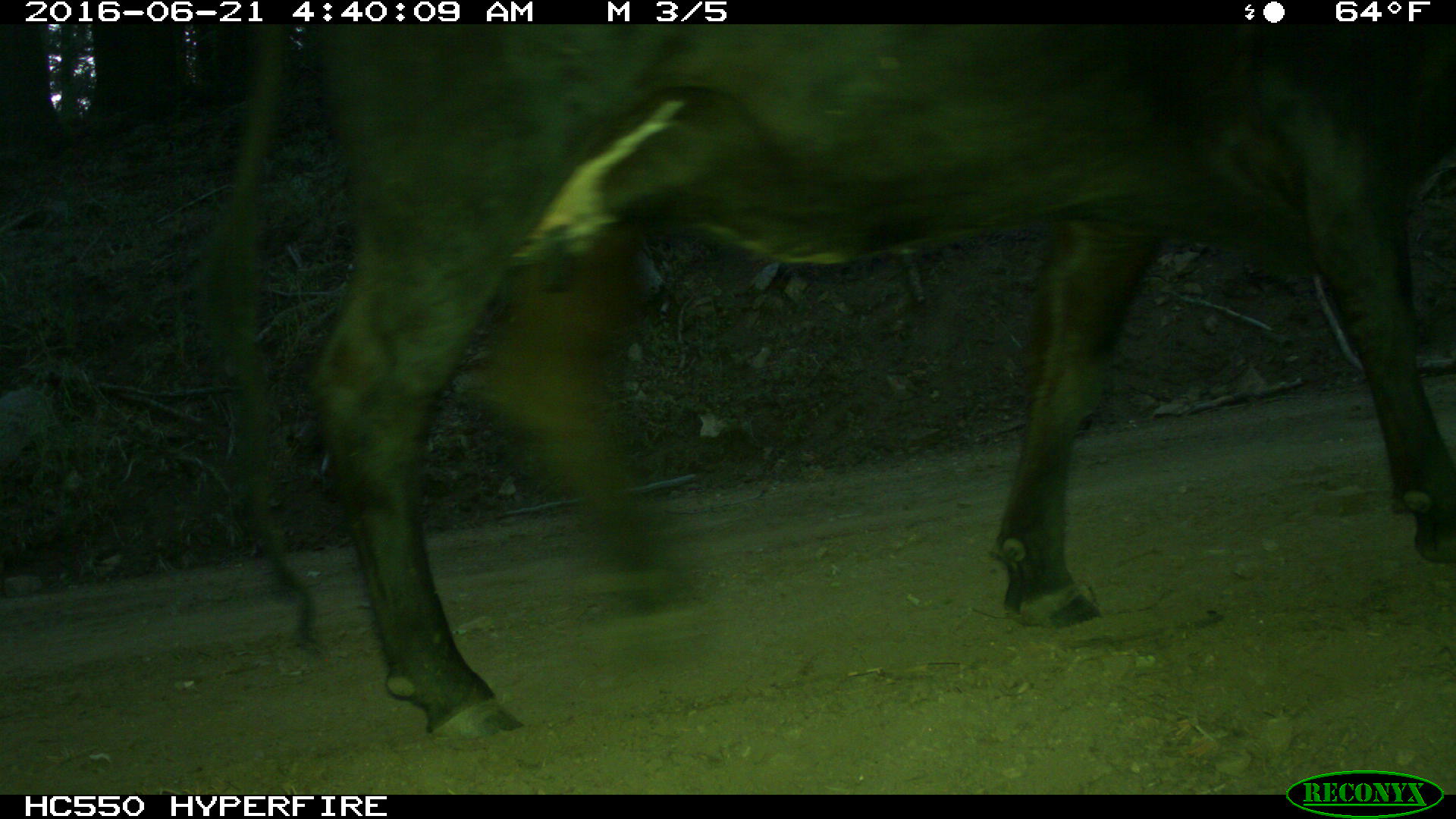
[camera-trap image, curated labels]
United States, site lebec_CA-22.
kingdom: Animalia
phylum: Chordata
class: Mammalia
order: Artiodactyla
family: Bovidae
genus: Bos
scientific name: Bos taurus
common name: domestic cow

WORK INSTRUCTIONS:
Everything from the line containing "kingdom: Animalia" to the last line of the material above must be copied exactly, and only that.

RESPONSE TO THE TASK:
kingdom: Animalia
phylum: Chordata
class: Mammalia
order: Artiodactyla
family: Bovidae
genus: Bos
scientific name: Bos taurus
common name: domestic cow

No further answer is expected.